作業内容 — 以下の資料全体で「camera」を「observer」に置き換えて更新し、それ以外は一切変えずに示してください。画像は回答に含めないでください。

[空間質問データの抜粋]
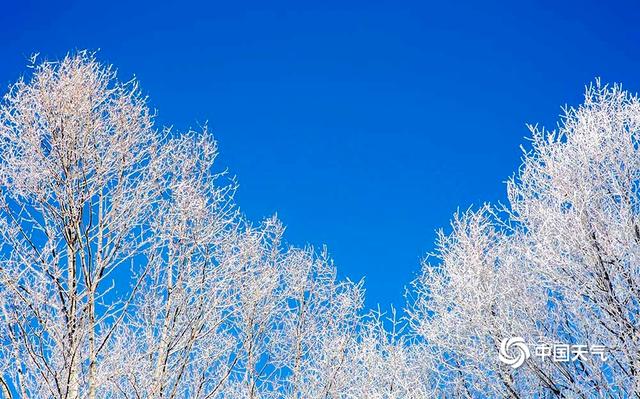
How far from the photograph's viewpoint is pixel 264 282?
24.4ft

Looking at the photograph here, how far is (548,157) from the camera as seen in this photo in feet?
23.0

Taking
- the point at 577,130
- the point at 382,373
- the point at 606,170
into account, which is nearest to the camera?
the point at 606,170

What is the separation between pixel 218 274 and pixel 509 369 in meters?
3.56

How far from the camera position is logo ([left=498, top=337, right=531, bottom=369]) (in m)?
6.50

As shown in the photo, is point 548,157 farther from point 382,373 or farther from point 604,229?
point 382,373

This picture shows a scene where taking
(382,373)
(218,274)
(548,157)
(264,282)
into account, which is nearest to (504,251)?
Result: (548,157)

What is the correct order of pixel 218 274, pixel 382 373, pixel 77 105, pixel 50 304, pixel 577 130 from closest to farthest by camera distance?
1. pixel 50 304
2. pixel 77 105
3. pixel 218 274
4. pixel 577 130
5. pixel 382 373

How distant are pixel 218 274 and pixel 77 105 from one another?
202cm

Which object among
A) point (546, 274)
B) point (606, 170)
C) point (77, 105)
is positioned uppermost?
point (606, 170)

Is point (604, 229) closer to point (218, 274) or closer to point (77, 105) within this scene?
point (218, 274)

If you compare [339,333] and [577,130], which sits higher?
[577,130]

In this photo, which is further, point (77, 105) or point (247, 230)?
point (247, 230)

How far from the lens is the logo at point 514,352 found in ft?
21.3

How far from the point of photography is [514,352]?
6.59 metres
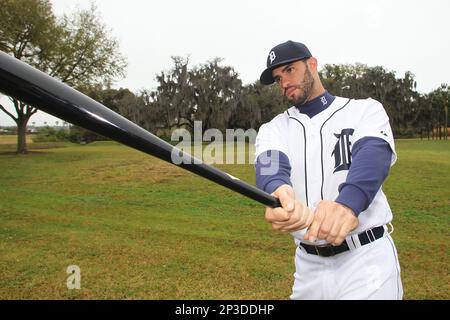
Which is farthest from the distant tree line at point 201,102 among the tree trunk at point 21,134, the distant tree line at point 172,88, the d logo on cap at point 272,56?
the d logo on cap at point 272,56

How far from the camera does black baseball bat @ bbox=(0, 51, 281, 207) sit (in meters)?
0.62

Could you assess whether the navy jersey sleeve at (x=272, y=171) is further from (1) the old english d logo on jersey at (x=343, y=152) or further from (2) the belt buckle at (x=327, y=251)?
(2) the belt buckle at (x=327, y=251)

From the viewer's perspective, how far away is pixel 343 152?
245 cm

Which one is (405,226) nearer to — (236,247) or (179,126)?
(236,247)

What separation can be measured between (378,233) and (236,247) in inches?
198

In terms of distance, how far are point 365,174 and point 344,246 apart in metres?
1.07

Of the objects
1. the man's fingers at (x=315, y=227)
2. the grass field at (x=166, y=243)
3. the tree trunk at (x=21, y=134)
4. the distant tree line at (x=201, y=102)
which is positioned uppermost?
the distant tree line at (x=201, y=102)

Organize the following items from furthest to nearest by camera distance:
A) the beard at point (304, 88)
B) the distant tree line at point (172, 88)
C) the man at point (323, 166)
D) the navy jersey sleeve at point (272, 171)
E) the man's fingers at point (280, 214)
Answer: the distant tree line at point (172, 88)
the beard at point (304, 88)
the man at point (323, 166)
the navy jersey sleeve at point (272, 171)
the man's fingers at point (280, 214)

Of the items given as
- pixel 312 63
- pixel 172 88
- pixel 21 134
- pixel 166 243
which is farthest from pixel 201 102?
pixel 312 63

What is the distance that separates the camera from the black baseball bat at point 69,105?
62 cm

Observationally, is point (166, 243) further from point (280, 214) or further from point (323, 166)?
point (280, 214)

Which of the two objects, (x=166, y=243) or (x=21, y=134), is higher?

解答 —
How far from the photograph's viewpoint is pixel 264 282?
24.4ft

Looking at the photograph here, how far is (548,157) from the observer as seen in this photo in feet?
23.0

Taking
- the point at 577,130
- the point at 382,373
- the point at 606,170
into account, which is nearest to the observer?
the point at 606,170

What is the separation between pixel 218 274 and pixel 509 369 in meters?
3.56

How far from the observer position is logo ([left=498, top=337, right=531, bottom=369]) (in m)?
6.50

As shown in the photo, is point 548,157 farther from point 382,373 or farther from point 604,229?
point 382,373

This picture shows a scene where taking
(382,373)
(218,274)
(548,157)
(264,282)
into account, which is nearest to (504,251)?
Result: (548,157)

What is the correct order of pixel 218 274, pixel 382 373, pixel 77 105, pixel 50 304, pixel 577 130 from closest to farthest by observer distance?
1. pixel 50 304
2. pixel 77 105
3. pixel 218 274
4. pixel 577 130
5. pixel 382 373

How distant are pixel 218 274 and pixel 77 105 from one another?
202cm

Which object among
A) point (546, 274)
B) point (606, 170)
C) point (77, 105)
is positioned uppermost?
point (606, 170)

Is point (604, 229) closer to point (218, 274) or closer to point (77, 105) within this scene?
point (218, 274)

If you compare [339,333] and [577,130], which sits higher?
[577,130]

In this photo, which is further, point (77, 105) or point (247, 230)?
point (247, 230)

How far from the lens is the logo at point 514,352 found in ft?
21.3

How far from the point of photography is [514,352]?
6.59 metres
Which is farthest from the distant tree line at point 201,102 among the tree trunk at point 21,134, the distant tree line at point 172,88, the d logo on cap at point 272,56?
the d logo on cap at point 272,56

How far from the observer does black baseball bat @ bbox=(0, 51, 281, 207) sit (in meters)?
0.62

Could you assess whether the navy jersey sleeve at (x=272, y=171) is further from (1) the old english d logo on jersey at (x=343, y=152) or further from (2) the belt buckle at (x=327, y=251)?
(2) the belt buckle at (x=327, y=251)

From the viewer's perspective, how far away is pixel 343 152?
245 cm

Which one is (405,226) nearer to — (236,247) or (179,126)?
(236,247)

What separation can be measured between (378,233) and (236,247) in inches?
198

In terms of distance, how far are point 365,174 and point 344,246 apart in metres?
1.07

Of the objects
1. the man's fingers at (x=315, y=227)
2. the grass field at (x=166, y=243)
3. the tree trunk at (x=21, y=134)
4. the distant tree line at (x=201, y=102)
which is positioned uppermost?
the distant tree line at (x=201, y=102)

Organize the following items from furthest to nearest by observer distance:
A) the beard at point (304, 88)
B) the distant tree line at point (172, 88)
C) the man at point (323, 166)
D) the navy jersey sleeve at point (272, 171)
E) the man's fingers at point (280, 214)
Answer: the distant tree line at point (172, 88)
the beard at point (304, 88)
the man at point (323, 166)
the navy jersey sleeve at point (272, 171)
the man's fingers at point (280, 214)

Of the items given as
- pixel 312 63
- pixel 172 88
- pixel 21 134
- pixel 166 243
which is farthest from pixel 201 102?
pixel 312 63

What is the distance that separates the observer from the black baseball bat at point 69,105?
62 cm

Observationally, is point (166, 243) further from point (280, 214) or further from point (323, 166)?
point (280, 214)

Which of the two objects, (x=166, y=243) or (x=21, y=134), is higher?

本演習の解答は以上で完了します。